**実施する課題:**
**1)** 公務員論文対策の文章のうち、「公務員として、私は住民一人ひ」から始まり「- カーボンニュートラル目標(2050年)」で終わる部分を、そのまま書き写してください。
**2)** 公務員論文対策の文章をもとに、次の問いに答えよ。
(a) 「環境問題・脱炭素社会」の出題傾向はどう書かれているか。
(b) カーボンニュートラル目標は何年とされているか。
(c) 「災害対策・防災」は、どの試験で特に重視されるとされているか。
**3)** 公務員論文対策の文章を、最後の行に続けて書き進めよ。

**抜粋した文章:**
● ● ● ●

公務員として、私は住民一人ひとりの声に耳を傾け、地域の実情に応じた柔軟な施策立案に取り組みたい。特に、住民と行政の橋渡し役として、地域の課題を的確に把握し、実効性のある支援策の実現に尽力したい。
少子高齢化は一朝一夕には解決できない課題だが、行政・住民・地域団体が連携することで、誰もが安心して暮らせる持続可能な地域社会を実現できると確信している。私は公務員として、この実現に向けて全力で取り組む所存である。
2. 環境問題・脱炭素社会
出題傾向: SDGs関連で増加中 評価のポイント: 具体的な環境政策と住民協力
重要な論点:
- カーボンニュートラル目標(2050年)
- プラスチックごみ削減
- 再生可能エネルギー導入
- 住民の環境意識向上
構成のポイント:
- 地球温暖化の現状と影響
- 自治体レベルでの具体的取り組み
- 住民参加型の環境保全活動
- 公務員としての啓発・推進役割
3. 災害対策・防災
出題傾向: 地方公務員で特に重視 評価のポイント: 住民の生命・財産を守る具体策
必須要素:
- 自然災害の増加傾向(データ)

● ● ● ●

**提供された項目:**

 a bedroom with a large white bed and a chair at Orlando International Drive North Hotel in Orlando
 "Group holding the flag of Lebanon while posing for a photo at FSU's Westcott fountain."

● ● ● ●

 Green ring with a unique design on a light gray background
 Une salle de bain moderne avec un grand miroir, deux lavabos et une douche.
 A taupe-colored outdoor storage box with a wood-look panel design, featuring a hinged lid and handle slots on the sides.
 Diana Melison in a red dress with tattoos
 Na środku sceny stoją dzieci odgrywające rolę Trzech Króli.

● ● ● ●

**課題ごとの回答:**
**1)**
公務員として、私は住民一人ひとりの声に耳を傾け、地域の実情に応じた柔軟な施策立案に取り組みたい。特に、住民と行政の橋渡し役として、地域の課題を的確に把握し、実効性のある支援策の実現に尽力したい。
少子高齢化は一朝一夕には解決できない課題だが、行政・住民・地域団体が連携することで、誰もが安心して暮らせる持続可能な地域社会を実現できると確信している。私は公務員として、この実現に向けて全力で取り組む所存である。
2. 環境問題・脱炭素社会
出題傾向: SDGs関連で増加中 評価のポイント: 具体的な環境政策と住民協力
重要な論点:
- カーボンニュートラル目標(2050年)

**2)**
(a) SDGs関連で増加中
(b) 2050年
(c) 地方公務員

**3)**
- 自助・共助・公助の役割分担
- 避難所運営・情報伝達体制
- 平時からの地域コミュニティ強化
4. デジタル化・情報社会
出題傾向: 国家公務員で頻出 評価のポイント: デジタル格差への配慮
論じるべき内容:
- 行政のDX推進と住民サービス向上
- 高齢者等のデジタル弱者への配慮
- 個人情報保護とセキュリティ
- 対面サービスとの適切なバランス
5. 地域活性化・地方創生
出題傾向: 市役所・町村役場で頻出 評価のポイント: 地域の独自性を活かした提案
成功する論述のコツ:
- 地域資源の発見と活用
- 移住・定住促進策
- 地域産業の振興
- 関係人口の創出
採点基準と評価レベル
評価項目と配点(100点満点)
内容・論理性(50点)
- 課題理解(10点): 出題意図を正確に把握
- 現状分析(15点): データに基づく客観的分析
- 解決策(15点): 具体的で実現可能な提案
- 公務員視点(10点): 公共の利益を優先
構成・表現(30点)
- 論理構成(10点): 一貫した流れ
- 文章表現(10点): 適切で明確な表現
- 具体性(10点): 抽象論に終わらない
形式・正確性(20点)
- 文字数(7点): 制限内での適切な分量
- 文法・表記(7点): 誤字脱字・文法ミス
- 原稿用紙使用(6点): 正しい書式
レベル別評価
A評価(85点以上)- 確実合格
- 公務員としての高い適性が認められる
- 具体的で実現可能な提案
- 論理的で説得力のある構成
- データ・事例の効果的活用
B評価(70-84点)- 合格圏
- 基本的な要件を満たす
- 一定の具体性と論理性
- 公務員視点が示されている
C評価(60-69点)- 合格ギリギリ
- 最低限の要件は満たす
- やや抽象的・一般的
- 独自性に欠ける
D評価(59点以下)- 不合格
- テーマから逸脱
- 論理性に欠ける
- 公務員視点が欠如
よくある失敗パターンと対策
失敗パターン1:「一般論・抽象論で終わる」
ダメな例:
少子高齢化は深刻な問題です。みんなで協力して頑張る必要があると思います。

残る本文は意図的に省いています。